Jean Guilaine, spécialiste reconnu depuis plus de 30 ans, propose une compilation d’une quinzaine d’articles et de conférences datant de la fin des années 1990 et réactualisés depuis. Cet éventail, qui s’adresse à l’amateur averti, fournit une vision très complète des connaissances sur le Néolithique de l’Ouest de la Méditerranée. Les articles collectés sont regroupés selon trois thèmes principaux: «la vague» à savoir l’éclosion et la diffusion du Néolithique à partir du Levant en privilégiant la Méditerranée et ses côtes européennes, puis l’évolution des sociétés néolithiques de la Méditerranée occidentale opposées à leurs voisines continentales, enfin «la tombe», l’apparition et l’évolution du mégalithisme. Le champ des études est donc vaste puisqu’il couvre les sociétés néolithiques et du début de l’Age du Bronze des côtes méditerranéennes et de la façade atlantique de l’Europe entre les Xe et IIIe millénaires av. J.-C.

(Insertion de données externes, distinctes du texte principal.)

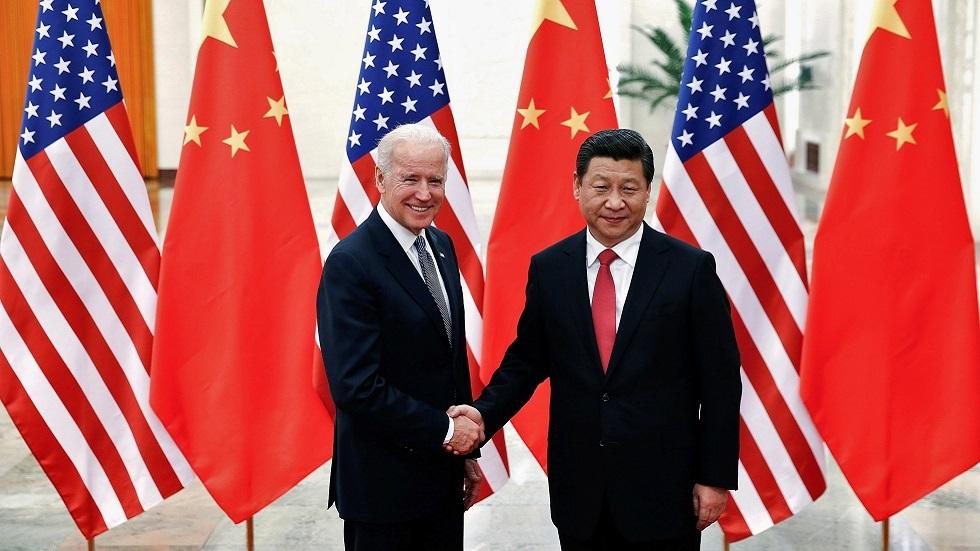 الرئيس الصيني شي جين بينغ ونائب الرئيس الأمريكية جو بايدن خلال اجتماع في بكين عام 2013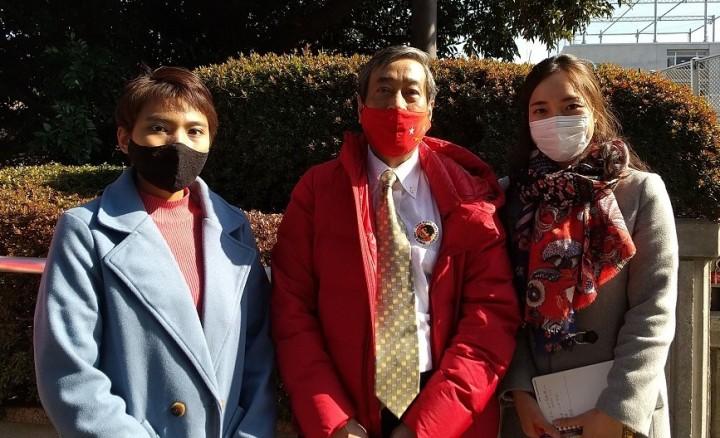 左からジンマーさん、ウィンチョーさん、筆者(駐日ミャンマー大使館の近くで撮影)。赤はNLDのシンボルカラー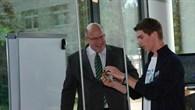 Der Bundesumweltminister Altmaier besuchte am 24. Mai 2013 den DLR-Standort in Neustrelitz.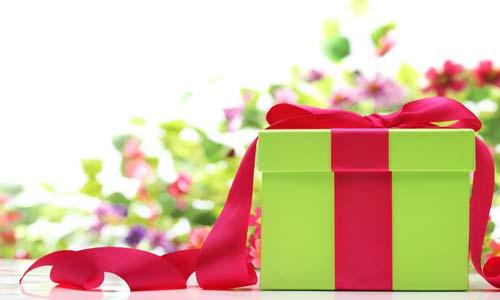 تغليف الهدايا.. فن وذوق وابتكار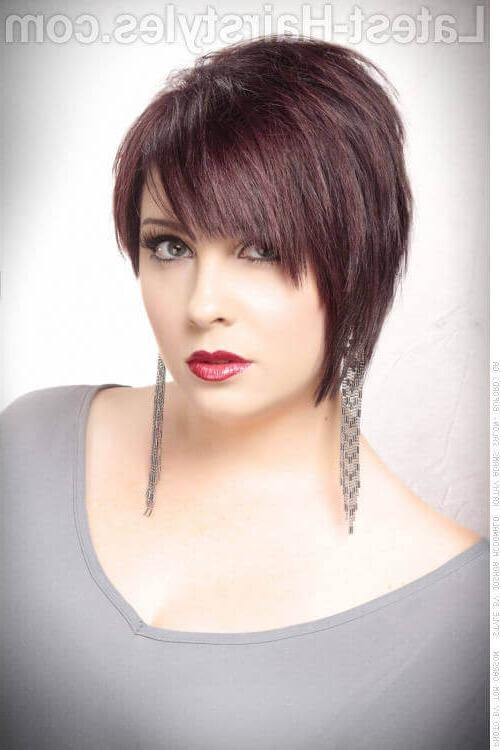 27 Short Choppy Haircuts That Are Popular For 2018 For Short Hairstyles With Fringe (View 9 of 20)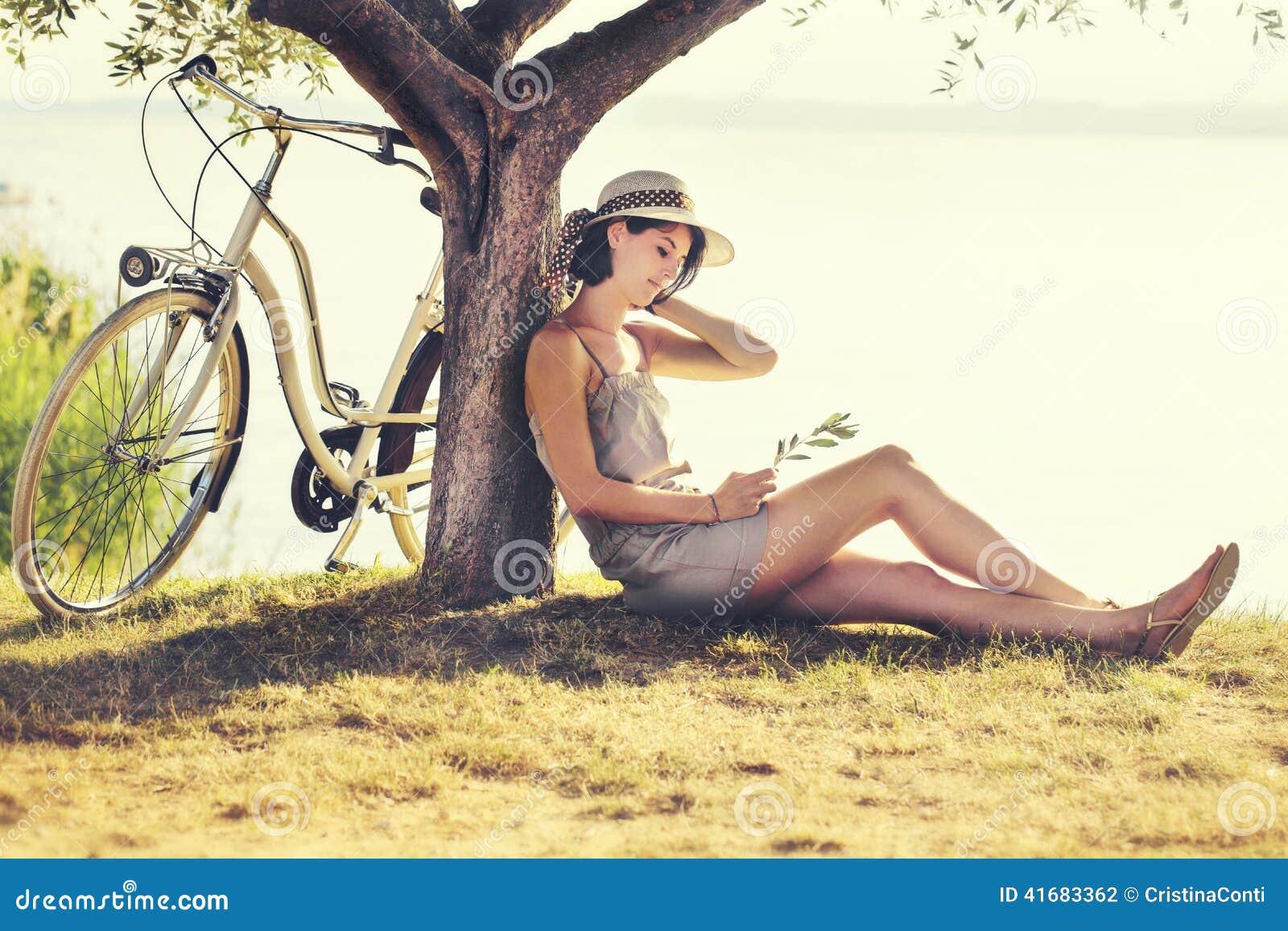 爱enjoyng的美丽的休眠妇女日落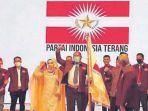 inisiator-dan-deklarator-partai-indonesia-terang-pit-bersama-ketua-dewan-pembina.jpg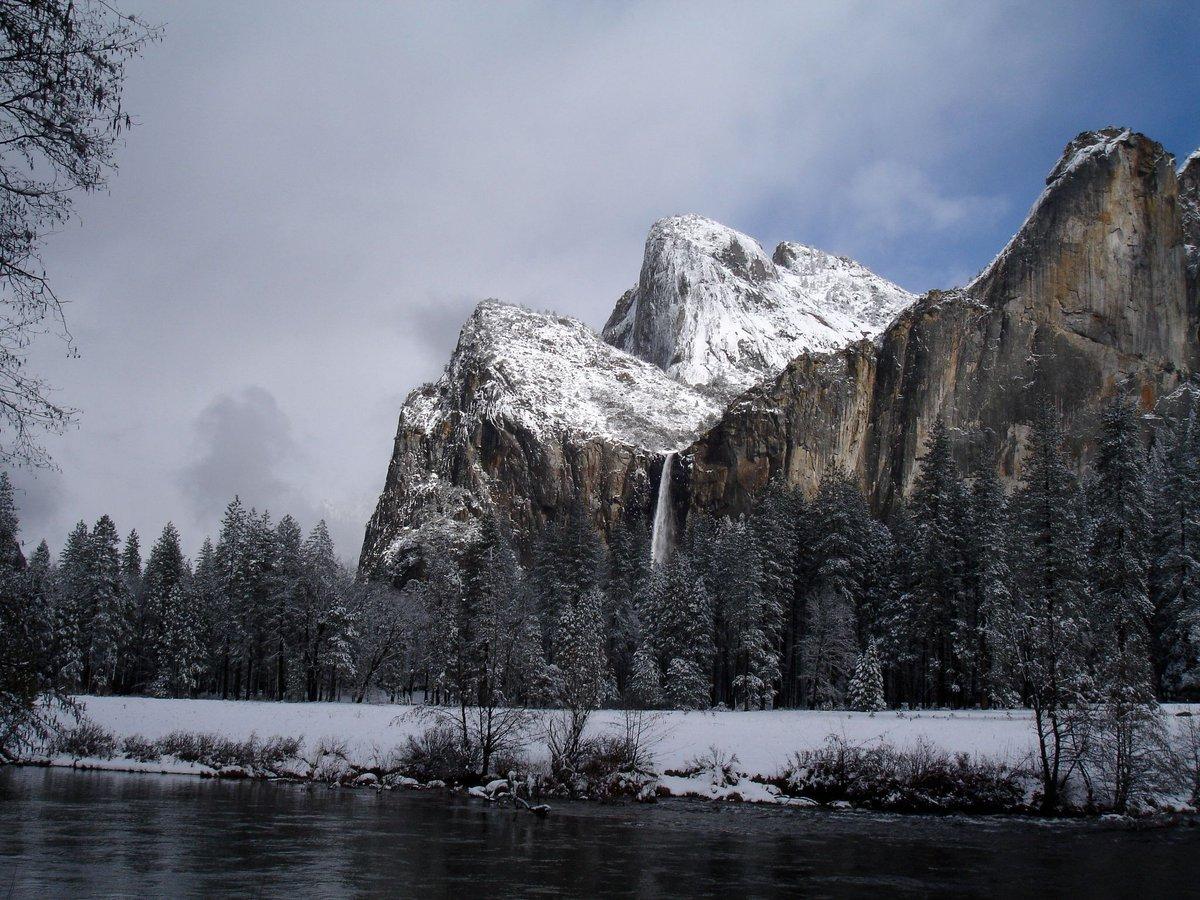.@YosemiteNPS in the winter — https://t.co/IIi53nFSqG https://t.co/hrJ1Oqk8TU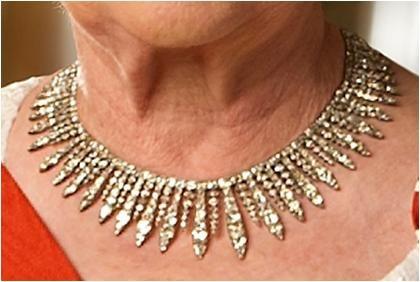 La Ville de London Collier Fringe Cet impressionnant collier de diamants de frange a été donné à la princesse Elizabeth par la ville de Londres (techniquement, le Lord Maire de Londres et la Cour d'Alderman, le gouverneur de la Banque d'Angleterre, le président de la Bourse, le président de Lloyds, le Président du Baltic Exchange et le Comité des banques de compensation de Londres, selon la Royal Collection) comme un cadeau de mariage en 1947.  La frange sur l'affichage avec les cadeaux de…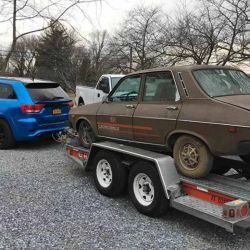Un aficionado estadounidense encontró uno de los Renault 12 usados por la NASA.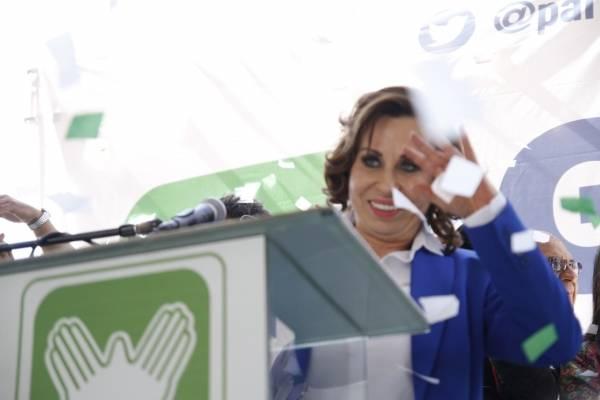 Sandra Torres, UNE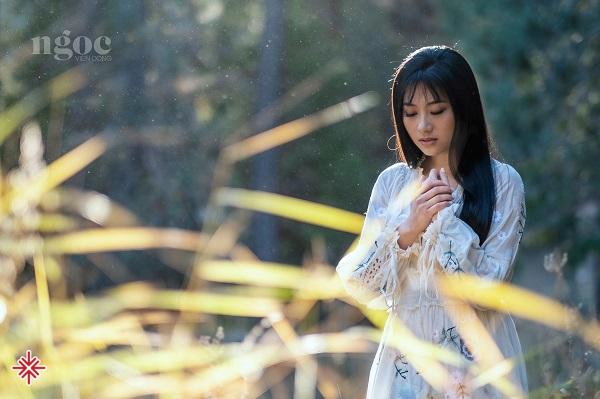 Ca sĩ Hoàng Thục Linh - người 'làm mới' những bản nhạc Vàng bất hủ?
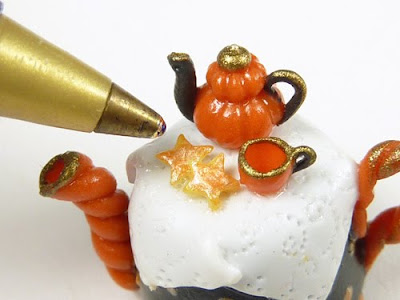 Miniature Teapot for Halloween, Autumn, Thnksgiving by Emmaflam - Paris Miniatures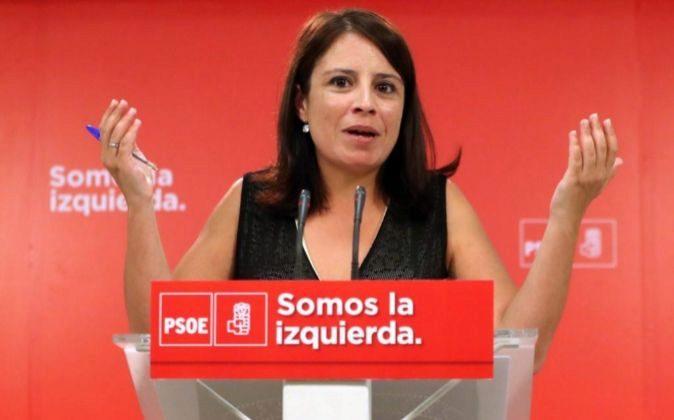 La vicesecretaria general, Adriana Lastra, durante la rueda de prensa...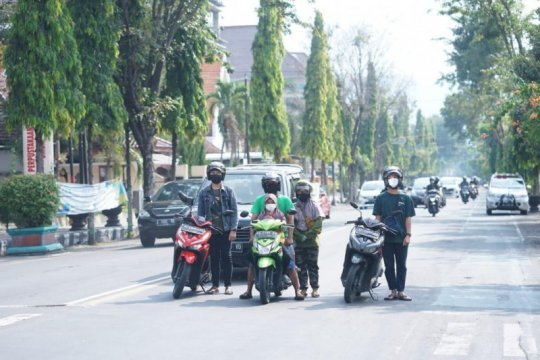 Pemkot Kediri kumandangkan lagu Garuda Pancasila di tempat umum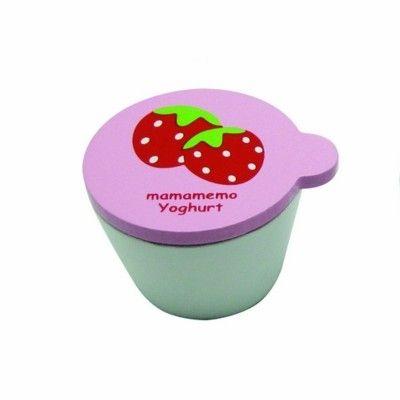 Legemad - Yoghurt i træ - jordbær - MaMaMeMo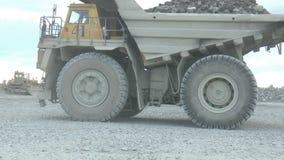 Camiones volquete pesados de la explotación minera que se mueven a lo largo del a cielo abierto metrajes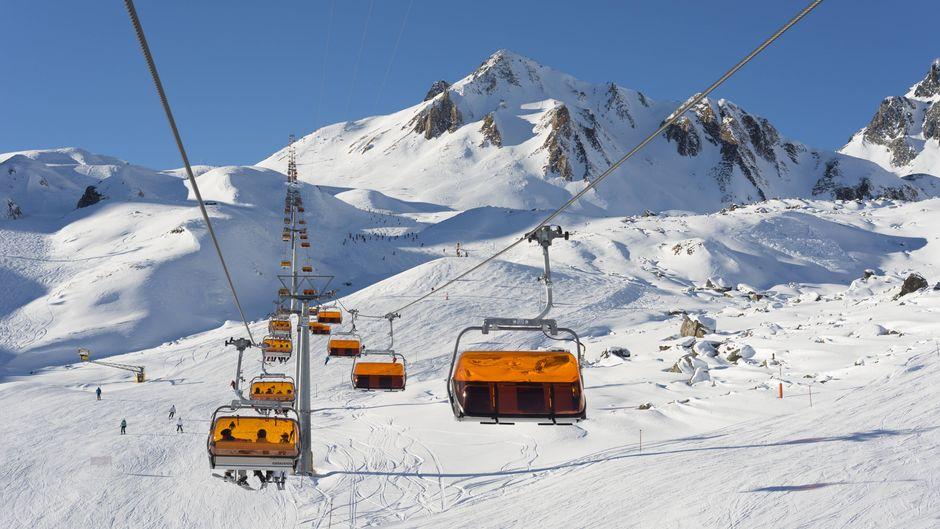 Skilifte am Wintersportgebiet Ischgl in Tirol.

Le recueil commence par la leçon inaugurale de l’auteur, titulaire de la chaire des «civilisations de l’Europe au Néolithique et à l’Age du Bronze» au Collège de France. Il s’agit d’une mise en perspective très généraliste des études néolithiques. Y sont évoqués les aspects des sciences environnementales indispensables à l’étude de l’anthropisation du territoire, du lent passage des espèces sauvages aux domestiques, puis la diffusion du Néolithique par voie maritime en Méditerranée, enfin la hiérarchisation de la société, dont les tombes mégalithiques sont un symptôme, qui préfigure les sociétés urbaines. Cette vue d’ensemble donne un programme des questions qui seront traitées par la suite entre rythmes de diffusion du Néolithique, émergence du mégalithisme, part du symbolisme, …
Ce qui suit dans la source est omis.